## Exercise prompt
How many lines in the rows below contain the string "glass"? Reply with the number alone.

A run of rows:
┄┄┄┄┄┄┄┄┄┄┄┄┄┄┄┄┄┄┄┄

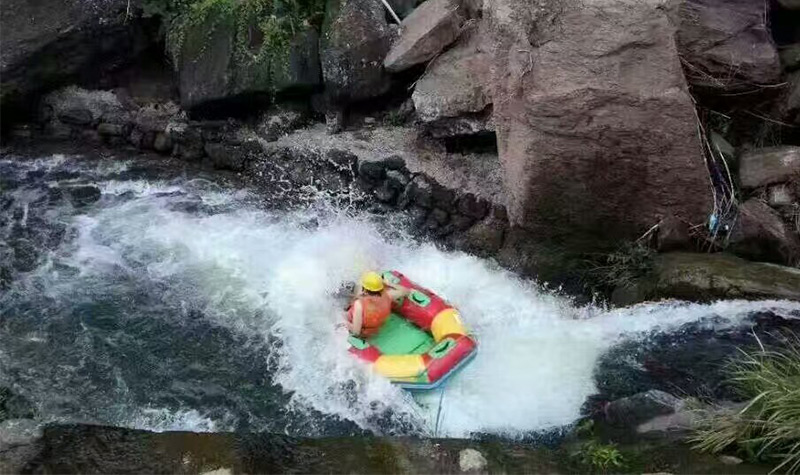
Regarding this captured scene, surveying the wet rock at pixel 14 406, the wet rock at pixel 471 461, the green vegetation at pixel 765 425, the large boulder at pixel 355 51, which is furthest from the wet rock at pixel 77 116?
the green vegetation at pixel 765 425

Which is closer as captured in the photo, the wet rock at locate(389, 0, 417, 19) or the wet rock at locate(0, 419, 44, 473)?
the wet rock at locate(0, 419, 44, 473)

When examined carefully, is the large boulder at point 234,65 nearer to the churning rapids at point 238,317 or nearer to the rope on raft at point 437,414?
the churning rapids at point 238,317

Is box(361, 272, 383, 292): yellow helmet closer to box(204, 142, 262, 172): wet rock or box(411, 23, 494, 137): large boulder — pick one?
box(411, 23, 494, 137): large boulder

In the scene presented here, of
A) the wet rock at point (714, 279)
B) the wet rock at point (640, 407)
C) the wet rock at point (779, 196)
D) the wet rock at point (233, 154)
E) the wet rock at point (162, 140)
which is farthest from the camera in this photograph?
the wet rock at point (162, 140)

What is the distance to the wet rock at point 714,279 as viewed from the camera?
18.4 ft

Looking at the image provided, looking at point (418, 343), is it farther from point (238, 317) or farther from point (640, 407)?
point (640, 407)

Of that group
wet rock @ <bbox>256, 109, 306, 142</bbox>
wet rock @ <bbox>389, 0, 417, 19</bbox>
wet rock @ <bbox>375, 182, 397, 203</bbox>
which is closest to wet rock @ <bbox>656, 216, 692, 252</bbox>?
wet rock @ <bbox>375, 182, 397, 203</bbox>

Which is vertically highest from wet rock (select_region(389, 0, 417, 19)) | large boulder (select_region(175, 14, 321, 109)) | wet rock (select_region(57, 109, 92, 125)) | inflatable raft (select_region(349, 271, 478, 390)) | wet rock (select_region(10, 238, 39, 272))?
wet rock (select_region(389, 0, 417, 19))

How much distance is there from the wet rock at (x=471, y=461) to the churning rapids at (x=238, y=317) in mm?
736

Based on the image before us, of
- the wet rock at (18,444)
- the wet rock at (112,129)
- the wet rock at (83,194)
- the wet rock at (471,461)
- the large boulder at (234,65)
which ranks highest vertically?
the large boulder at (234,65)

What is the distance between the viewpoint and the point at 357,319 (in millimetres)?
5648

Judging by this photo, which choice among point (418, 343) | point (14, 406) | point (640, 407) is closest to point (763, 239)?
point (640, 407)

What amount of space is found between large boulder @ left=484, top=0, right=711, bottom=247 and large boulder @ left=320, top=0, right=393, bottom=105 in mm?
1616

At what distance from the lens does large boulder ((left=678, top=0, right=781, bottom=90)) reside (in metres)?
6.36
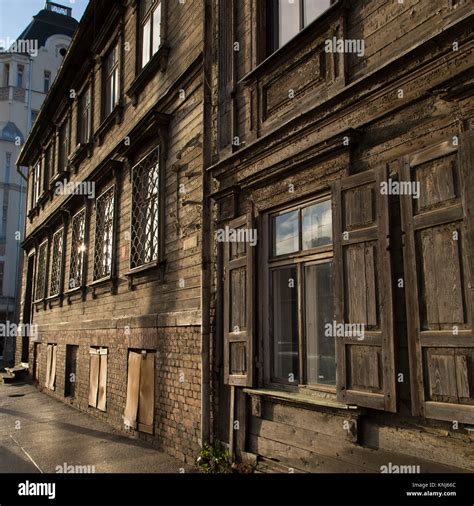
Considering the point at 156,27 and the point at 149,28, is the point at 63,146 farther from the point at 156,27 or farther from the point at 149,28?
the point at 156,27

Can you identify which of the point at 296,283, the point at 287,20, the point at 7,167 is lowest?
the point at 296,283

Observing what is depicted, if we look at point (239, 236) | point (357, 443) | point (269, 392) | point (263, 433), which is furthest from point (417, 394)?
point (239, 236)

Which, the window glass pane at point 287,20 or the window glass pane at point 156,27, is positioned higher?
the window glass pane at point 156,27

┄┄┄┄┄┄┄┄┄┄┄┄┄┄┄┄┄┄┄┄

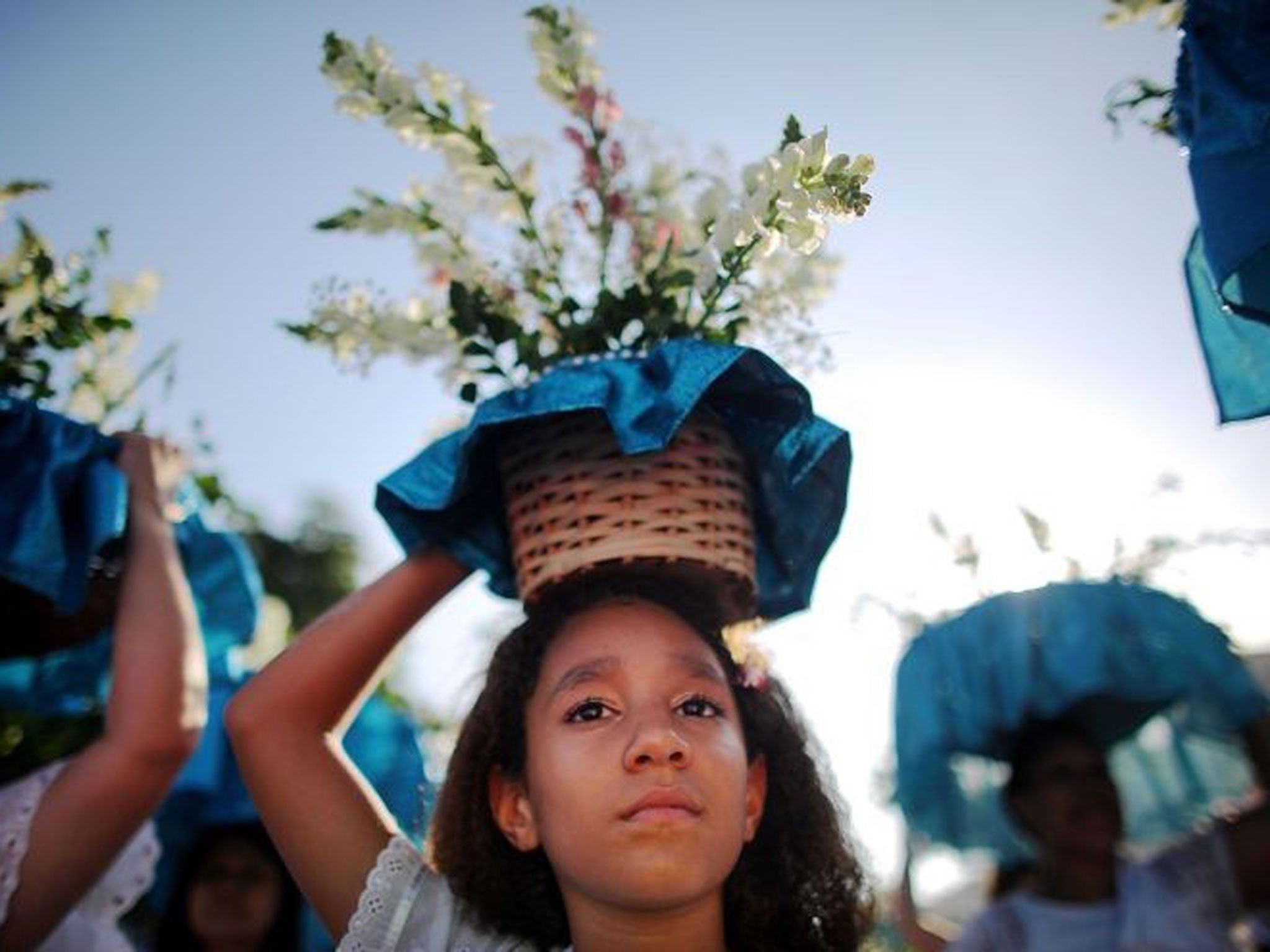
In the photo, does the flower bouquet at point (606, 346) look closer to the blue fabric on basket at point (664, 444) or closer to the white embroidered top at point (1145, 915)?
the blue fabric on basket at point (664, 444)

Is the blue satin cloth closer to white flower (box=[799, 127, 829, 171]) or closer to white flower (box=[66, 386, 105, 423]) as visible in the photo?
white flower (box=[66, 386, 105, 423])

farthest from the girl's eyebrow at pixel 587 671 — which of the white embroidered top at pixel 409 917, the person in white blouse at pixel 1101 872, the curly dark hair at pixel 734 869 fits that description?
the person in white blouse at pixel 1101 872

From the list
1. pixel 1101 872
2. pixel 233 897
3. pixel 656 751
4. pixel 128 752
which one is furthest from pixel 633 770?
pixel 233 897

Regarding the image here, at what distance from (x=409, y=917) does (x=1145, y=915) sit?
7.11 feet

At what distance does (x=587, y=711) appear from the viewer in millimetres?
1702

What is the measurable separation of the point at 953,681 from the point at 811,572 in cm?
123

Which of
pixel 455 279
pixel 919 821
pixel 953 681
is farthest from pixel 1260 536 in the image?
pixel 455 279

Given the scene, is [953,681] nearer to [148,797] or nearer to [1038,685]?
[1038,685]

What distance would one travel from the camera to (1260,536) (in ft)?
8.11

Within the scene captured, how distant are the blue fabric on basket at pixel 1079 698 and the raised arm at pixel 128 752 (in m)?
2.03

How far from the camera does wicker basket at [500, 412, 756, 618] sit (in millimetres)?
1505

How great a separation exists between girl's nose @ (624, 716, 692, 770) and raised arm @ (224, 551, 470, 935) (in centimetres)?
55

┄┄┄┄┄┄┄┄┄┄┄┄┄┄┄┄┄┄┄┄

## The solution
2